Negotiating Power Shifts As Florida Hospitals Consolidate

Nov 18, 2015
Originally published on November 18, 2015 12:44 am

A new analysis of Florida’s health care markets finds that as the state’s hospitals consolidate and expand, new business models are shifting the negotiating power.

“You have at least three major hospital systems in the state moving in the direction of becoming statewide hospital systems,” says Allan Baumgarten, the health care finance analyst behind the latest Florida Health Market Review

According to Baumgarten — whose report analyzes everything from HMO market shares to hospital profit margins — the Affordable Care Act has put pressure on hospitals to expand and find new patient populations.
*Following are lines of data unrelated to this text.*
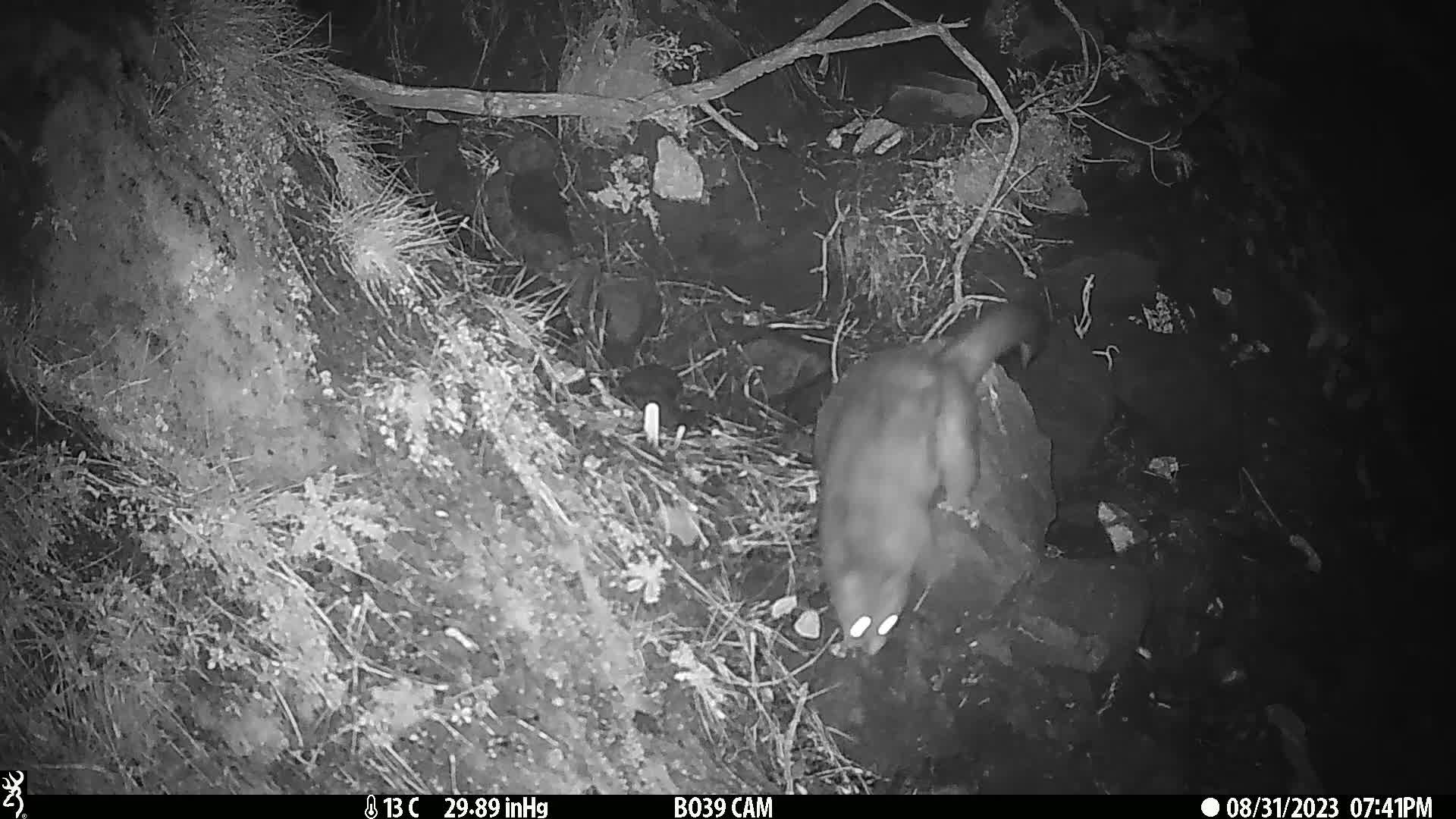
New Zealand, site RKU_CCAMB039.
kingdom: Animalia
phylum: Chordata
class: Mammalia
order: Diprotodontia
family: Phalangeridae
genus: Trichosurus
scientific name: Trichosurus vulpecula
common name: common brushtail possum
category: possum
Possum (common brushtail possum) (Trichosurus vulpecula).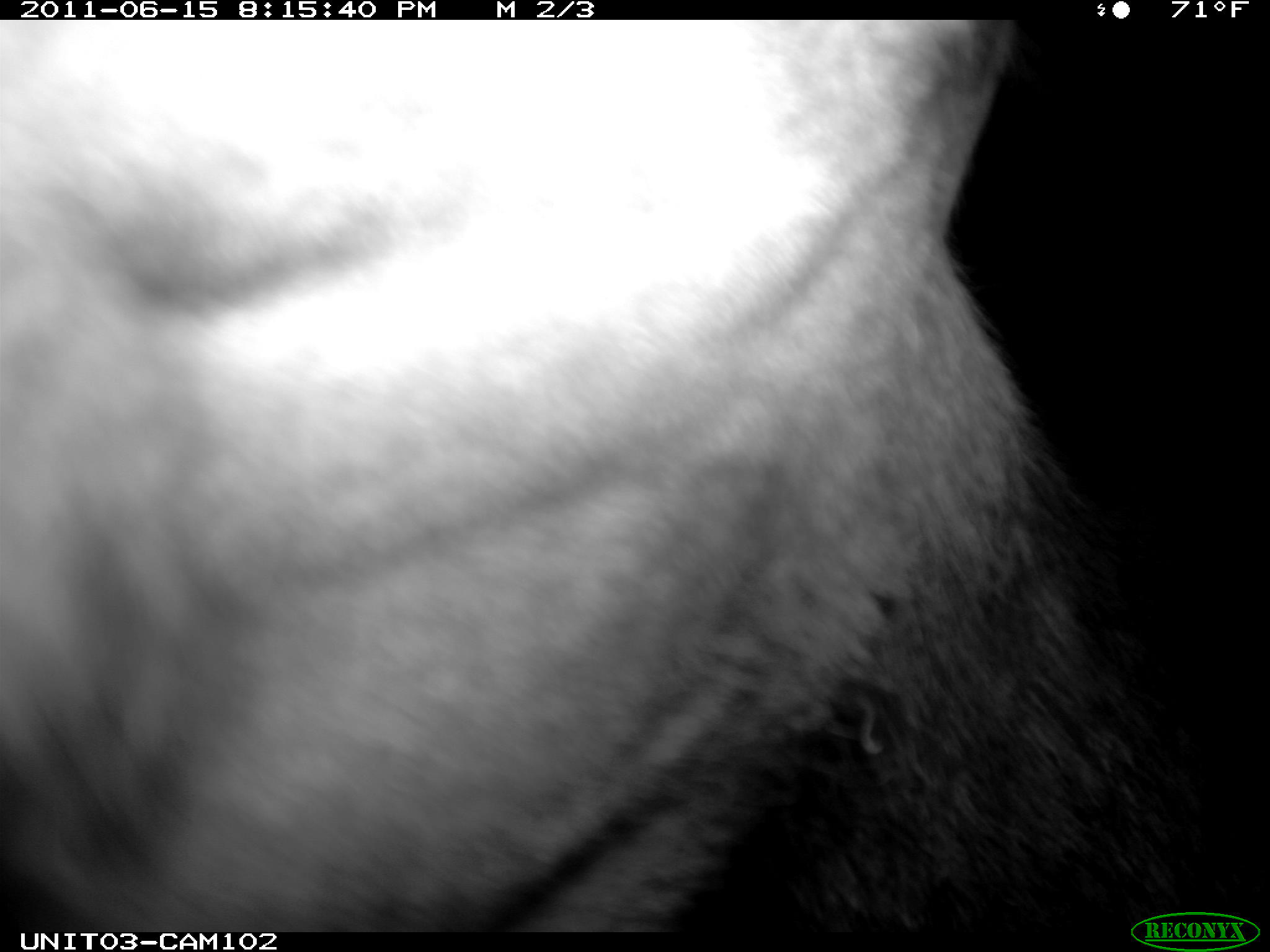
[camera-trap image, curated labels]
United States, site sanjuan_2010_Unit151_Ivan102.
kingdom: Animalia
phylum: Chordata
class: Mammalia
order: Artiodactyla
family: Cervidae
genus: Cervus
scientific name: Cervus elaphus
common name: red deer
And the bigger the pool of insured patients, the more leverage a hospital system has to negotiate better rates with insurers. 
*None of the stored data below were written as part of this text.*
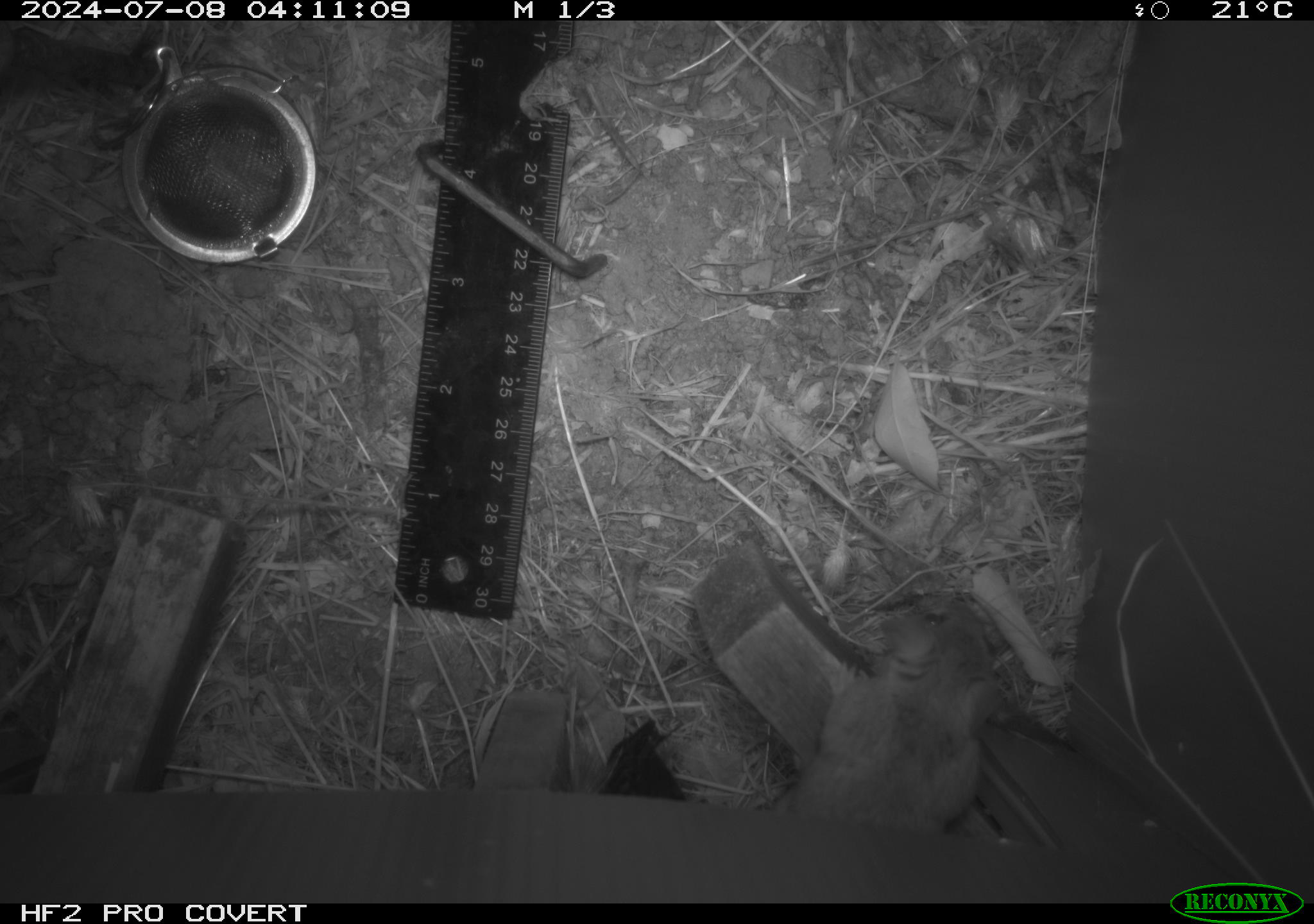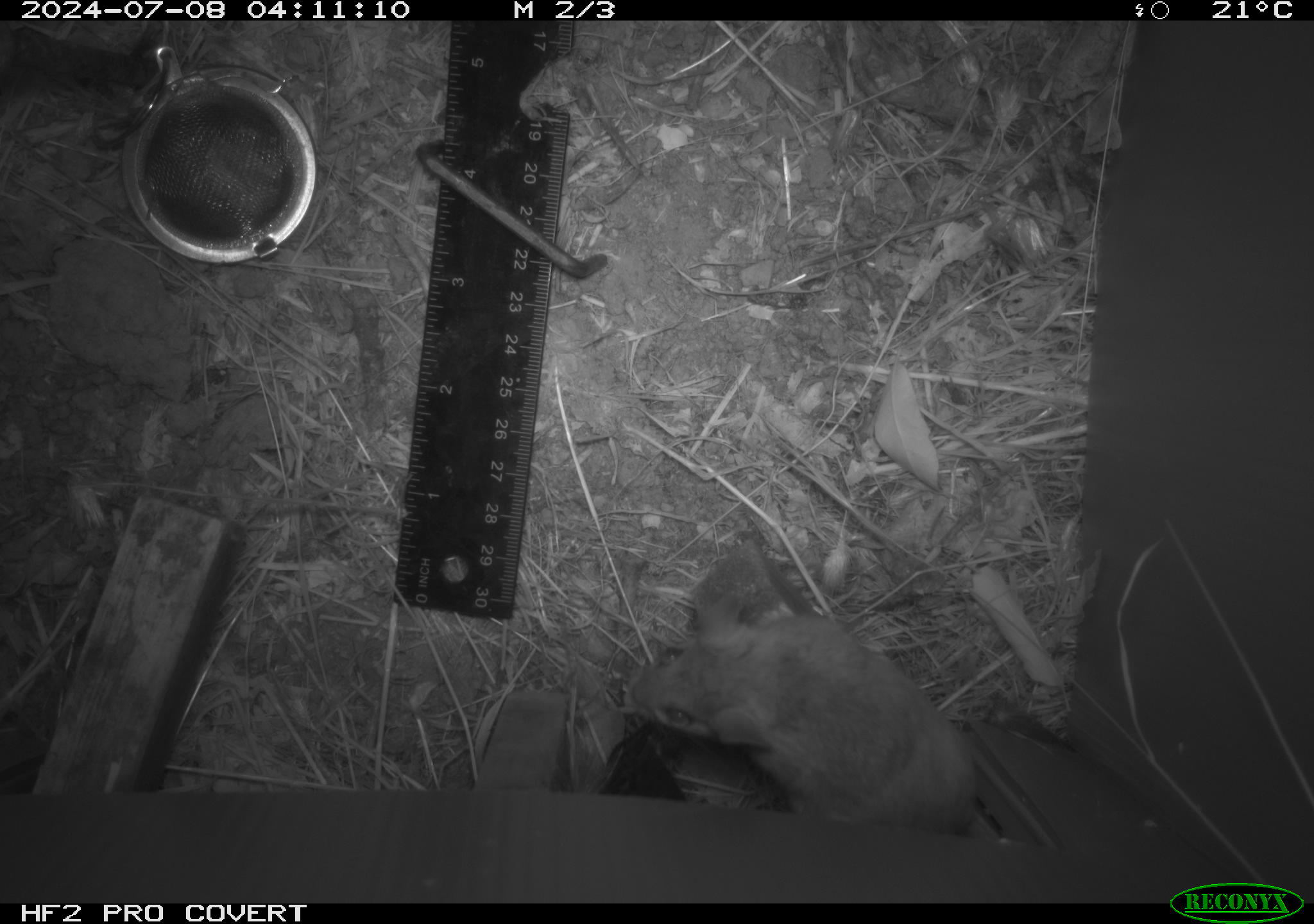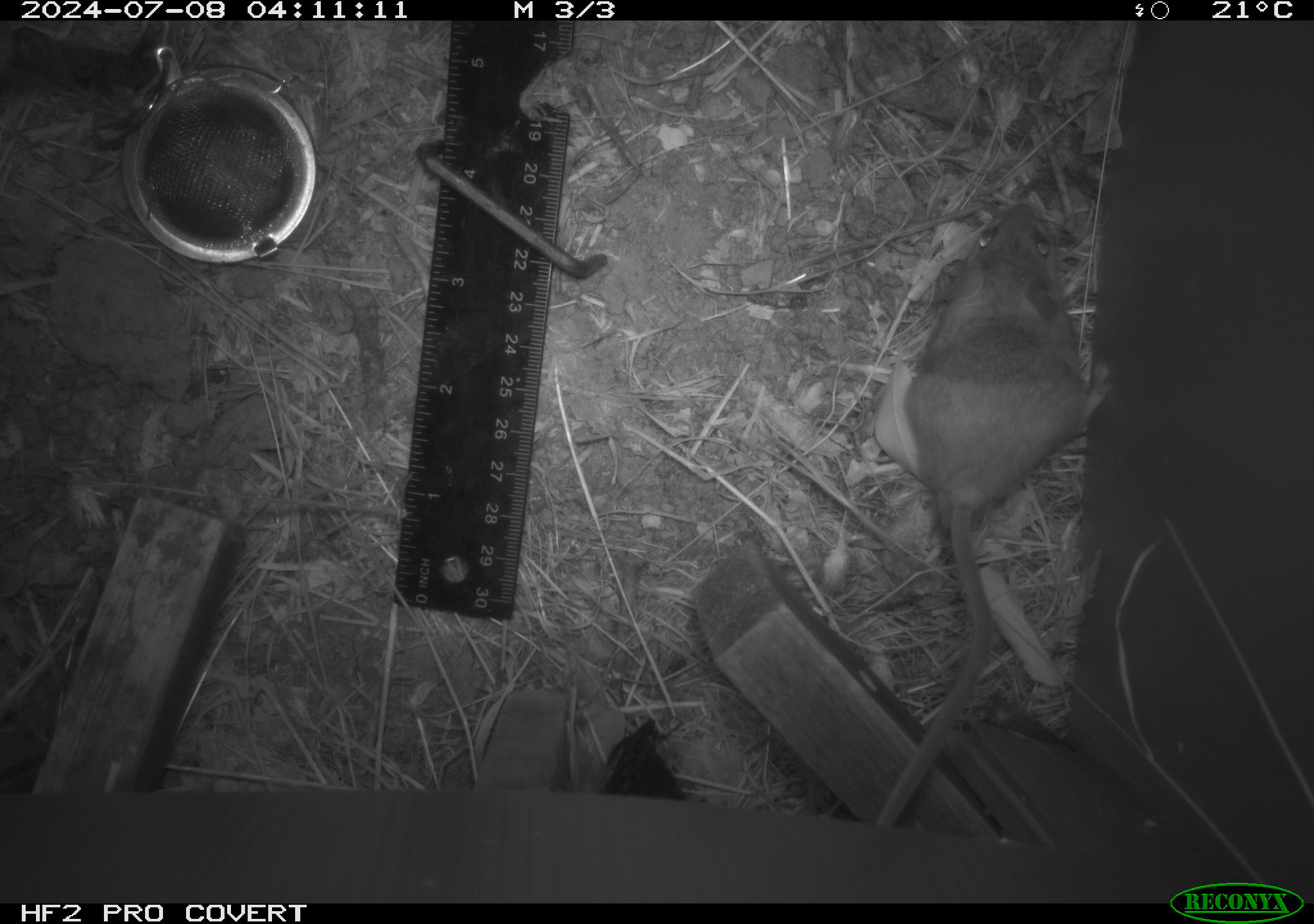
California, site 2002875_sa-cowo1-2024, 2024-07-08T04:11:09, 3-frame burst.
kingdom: Animalia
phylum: Chordata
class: Mammalia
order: Rodentia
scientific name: Rodentia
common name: rodent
Rodent (Rodentia).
“I think that’s a challenge to the health insurance companies, who are used to negotiating with provider systems at the local level — and I think this gives provider systems additional market clout in those negotiations,” he says.

Some of the other findings:

  • Florida hospitals have, in general, increased profits. “For example, based on financial and utilization data from the state’s annual survey of hospitals, hospitals in South Florida reported net income of $827.2 million, or 6.8% of $12.247 billion in net patient revenues.”  The net income was $590.3 million the year before.
  • Florida hospitals have adopted a strategy of adding inpatient facilities, but at the same time “the number of inpatient days has decreased or been flat since 2007.”
  • Three insurance companies have more than half the state market share and “the proposed acquisition of Humana by Aetna would give the company about 31.5% of the health insurance market.”

These changes, says Baumgarten, mean even safety net hospitals feel the pressure to find more insured patients — which literally means moving into richer ZIP codes.

“I can’t help but thinking it distracts them from their mission in terms of serving the underserved, serving the low-income community,” he says.

Even with increased insurance coverage and changing business strategies, Baumgarten thinks the high rate of Floridians without health insurance is the No. 1 problem for the state’s health care marketplace.